§ **Problem set**:
**a.** Answer these questions using the passage on MIS design.
(i) Who currently takes responsibility for the system development process?
(ii) What do system designers tend to focus on, according to the section on limited goal orientation?
(iii) Besides task accomplishment, what would the unexplored alternative designs also have improved?
**b.** Return the passage on MIS design word for word from "4- Limited Goal" up to and including "an MIS intervention.".
**c.** Resume the passage on MIS design after its final sentence.

§ **Passage to read**:
════
Currently, systems designers are the ones taking responsibility for the system development process. But MIS change effort can be successful only if the client assumes the responsibility for its success.

More attention needs to be given to the strategic design phase and the appropriate sharing of models, assumptions, and goals between users and designers in order to develop meaningful collaboration.

MIS designs can have a high probability of failure if the users do not assume responsibility for them.

3- Limited Frameworks - Non-systemic View , meaning a limited conceptualization of work systems/user systems used by systems designers in the design process;Systems designer should view a work system as a set of complementary or interdependent information systems.MIS practitioners systemic do not understand the relationship between the variables we manipulate and other variables within the work system.

4- Limited Goal Orientation - Optimizing the Technical System:

System designers tend to focus only on technical system (and not consider social system);

So their goal is technical system optimization (lack of concern for improvement in quality of working life).

Research have found that there were a lot of unexplored, possible alternative designs for existing MIS designs that would have improved not only task accomplishment, but also quality of working life. These results support the opinion that both goals can increase together for an MIS intervention.
════
§ **Numeric chart reasoning data**:
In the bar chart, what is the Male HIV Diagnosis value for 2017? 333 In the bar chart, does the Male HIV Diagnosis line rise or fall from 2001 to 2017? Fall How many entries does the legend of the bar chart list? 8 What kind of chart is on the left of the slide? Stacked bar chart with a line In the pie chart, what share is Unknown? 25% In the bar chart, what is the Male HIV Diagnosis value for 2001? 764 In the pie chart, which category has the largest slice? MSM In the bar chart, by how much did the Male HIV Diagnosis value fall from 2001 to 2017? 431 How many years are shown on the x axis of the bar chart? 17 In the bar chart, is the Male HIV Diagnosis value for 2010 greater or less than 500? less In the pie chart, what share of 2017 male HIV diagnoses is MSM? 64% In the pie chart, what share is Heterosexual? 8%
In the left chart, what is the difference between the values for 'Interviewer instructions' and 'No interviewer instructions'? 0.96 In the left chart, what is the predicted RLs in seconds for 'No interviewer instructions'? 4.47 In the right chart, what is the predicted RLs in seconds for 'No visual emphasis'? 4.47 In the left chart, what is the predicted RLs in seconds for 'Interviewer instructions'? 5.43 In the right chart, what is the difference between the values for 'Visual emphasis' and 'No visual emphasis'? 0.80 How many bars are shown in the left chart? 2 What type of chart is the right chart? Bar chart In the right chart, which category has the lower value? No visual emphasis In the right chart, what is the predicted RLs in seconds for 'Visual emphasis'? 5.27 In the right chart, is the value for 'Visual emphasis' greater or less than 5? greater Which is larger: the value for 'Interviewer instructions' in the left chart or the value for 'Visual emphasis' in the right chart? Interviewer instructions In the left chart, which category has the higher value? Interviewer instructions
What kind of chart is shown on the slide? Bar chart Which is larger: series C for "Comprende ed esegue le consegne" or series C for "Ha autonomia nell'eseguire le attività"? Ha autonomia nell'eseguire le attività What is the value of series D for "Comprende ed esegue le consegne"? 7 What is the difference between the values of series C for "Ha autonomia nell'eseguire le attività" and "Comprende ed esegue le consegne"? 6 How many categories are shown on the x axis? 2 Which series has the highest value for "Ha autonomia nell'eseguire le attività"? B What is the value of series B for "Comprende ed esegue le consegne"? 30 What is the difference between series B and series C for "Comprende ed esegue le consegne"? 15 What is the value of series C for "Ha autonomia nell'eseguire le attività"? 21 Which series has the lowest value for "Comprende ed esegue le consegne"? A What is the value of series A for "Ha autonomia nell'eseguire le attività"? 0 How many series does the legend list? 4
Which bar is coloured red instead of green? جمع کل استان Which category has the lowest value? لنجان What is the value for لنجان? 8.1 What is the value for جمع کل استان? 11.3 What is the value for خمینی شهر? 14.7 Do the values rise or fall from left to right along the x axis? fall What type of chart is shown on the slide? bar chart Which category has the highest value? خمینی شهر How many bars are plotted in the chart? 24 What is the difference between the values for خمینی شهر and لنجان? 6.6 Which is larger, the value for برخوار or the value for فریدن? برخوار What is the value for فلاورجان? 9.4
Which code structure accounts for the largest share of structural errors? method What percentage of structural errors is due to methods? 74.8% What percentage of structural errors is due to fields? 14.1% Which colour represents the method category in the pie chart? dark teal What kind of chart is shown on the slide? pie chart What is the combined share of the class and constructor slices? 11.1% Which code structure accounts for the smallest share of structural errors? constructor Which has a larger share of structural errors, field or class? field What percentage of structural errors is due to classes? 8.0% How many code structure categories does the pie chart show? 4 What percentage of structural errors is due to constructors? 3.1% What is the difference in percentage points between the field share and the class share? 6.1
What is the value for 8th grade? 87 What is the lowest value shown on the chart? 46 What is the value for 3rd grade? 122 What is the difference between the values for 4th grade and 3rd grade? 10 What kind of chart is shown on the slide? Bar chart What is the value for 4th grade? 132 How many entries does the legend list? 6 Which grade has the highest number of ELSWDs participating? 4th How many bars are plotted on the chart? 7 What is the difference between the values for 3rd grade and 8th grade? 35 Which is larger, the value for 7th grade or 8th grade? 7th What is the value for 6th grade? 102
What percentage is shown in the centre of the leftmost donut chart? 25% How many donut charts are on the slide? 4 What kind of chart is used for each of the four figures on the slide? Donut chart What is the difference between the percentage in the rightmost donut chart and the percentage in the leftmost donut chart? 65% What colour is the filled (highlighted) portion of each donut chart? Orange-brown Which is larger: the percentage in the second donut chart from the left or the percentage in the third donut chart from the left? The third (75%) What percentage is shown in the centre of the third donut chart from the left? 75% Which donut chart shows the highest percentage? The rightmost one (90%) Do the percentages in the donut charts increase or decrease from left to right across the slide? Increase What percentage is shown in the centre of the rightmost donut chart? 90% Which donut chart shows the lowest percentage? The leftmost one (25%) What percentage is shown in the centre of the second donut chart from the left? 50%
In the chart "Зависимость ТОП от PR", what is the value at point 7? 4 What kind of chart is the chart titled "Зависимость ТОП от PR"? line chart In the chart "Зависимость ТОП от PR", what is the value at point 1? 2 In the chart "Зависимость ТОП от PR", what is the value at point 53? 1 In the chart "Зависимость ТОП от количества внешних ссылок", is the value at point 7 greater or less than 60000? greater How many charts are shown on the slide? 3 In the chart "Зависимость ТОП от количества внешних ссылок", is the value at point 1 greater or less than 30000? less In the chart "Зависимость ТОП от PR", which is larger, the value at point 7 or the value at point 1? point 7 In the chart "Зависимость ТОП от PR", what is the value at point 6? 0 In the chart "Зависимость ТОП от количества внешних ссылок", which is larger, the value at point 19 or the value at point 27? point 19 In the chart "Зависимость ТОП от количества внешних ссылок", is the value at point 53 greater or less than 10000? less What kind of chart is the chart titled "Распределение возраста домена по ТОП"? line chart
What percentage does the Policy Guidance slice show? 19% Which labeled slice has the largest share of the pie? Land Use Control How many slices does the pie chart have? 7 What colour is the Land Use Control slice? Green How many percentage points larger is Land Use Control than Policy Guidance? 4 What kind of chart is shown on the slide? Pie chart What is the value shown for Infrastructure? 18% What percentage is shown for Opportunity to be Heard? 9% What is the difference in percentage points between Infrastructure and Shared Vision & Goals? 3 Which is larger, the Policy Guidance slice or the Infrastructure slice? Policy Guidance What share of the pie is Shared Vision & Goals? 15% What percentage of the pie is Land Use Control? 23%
════
§ **Exercise responses**:
**a.**
(i) Systems designers.
(ii) Only the technical system, not the social system.
(iii) Quality of working life.

**b.**
4- Limited Goal Orientation - Optimizing the Technical System:

System designers tend to focus only on technical system (and not consider social system);

So their goal is technical system optimization (lack of concern for improvement in quality of working life).

Research have found that there were a lot of unexplored, possible alternative designs for existing MIS designs that would have improved not only task accomplishment, but also quality of working life. These results support the opinion that both goals can increase together for an MIS intervention.

**c.**
social system improvement needs to be considered jointly with the technical system improvement in MIS design.

5-Limited Design Referent Group - Who is the User?

Systems designers must take a "total system" referent group orientation in order to improve their designs. Total system orientation implies that consideration be given to all people affected by the design.

 

6- Rational/Static View of the Systems Development Process:

The traditional approach to the development process of an MIS treats design and implementation as a rational, systematic process that proceeds in a static environment. BUT this rational/static view does not accurately reflect the MIS development process in real life.

Need to replace with a realistic view of the political/dynamic dimensions of MIS development.

 

7- Limited Change Technologies

Systems designers use a limited set of change technologies; BUT an integration between the MIS technology and other technologies is needed to produce a more effective intervention.

Use of techniques that tend to facilitate the improvement of both social and technical systems. These techniques coupled with an MIS intervention would allow us to pursue the goal of joint optimization.

1.2 CHANGE MANAGEMENT

We are going to talk about Change Management, starting from some literature and then presenting the Nokia case study from an organisational management point of view.

 

Charles Darwin was the first to say that “the species who survives is the one that is the most adaptable to change” (Origin of Species - 1859) So he was the first to understand that the ability to adapt to external conditions is essential not to die. If we transfer his point of view to the organizations field...

 

The era of rapid innovation, technology and competition has forced organizations to embrace change, in order to remain alive and competitive in their respective sectors.

According to the existing literature, change is defined as an “ever-present feature of organisational life, both at an operational and strategic level”(Moran and Brightman, 2001: 111). Therefore, ability to identify and forecast where the organization should be in the future and how to get there it’s crucial to any business. So we can state that, due to the importance of organisational change, its management is becoming a highly required managerial skill.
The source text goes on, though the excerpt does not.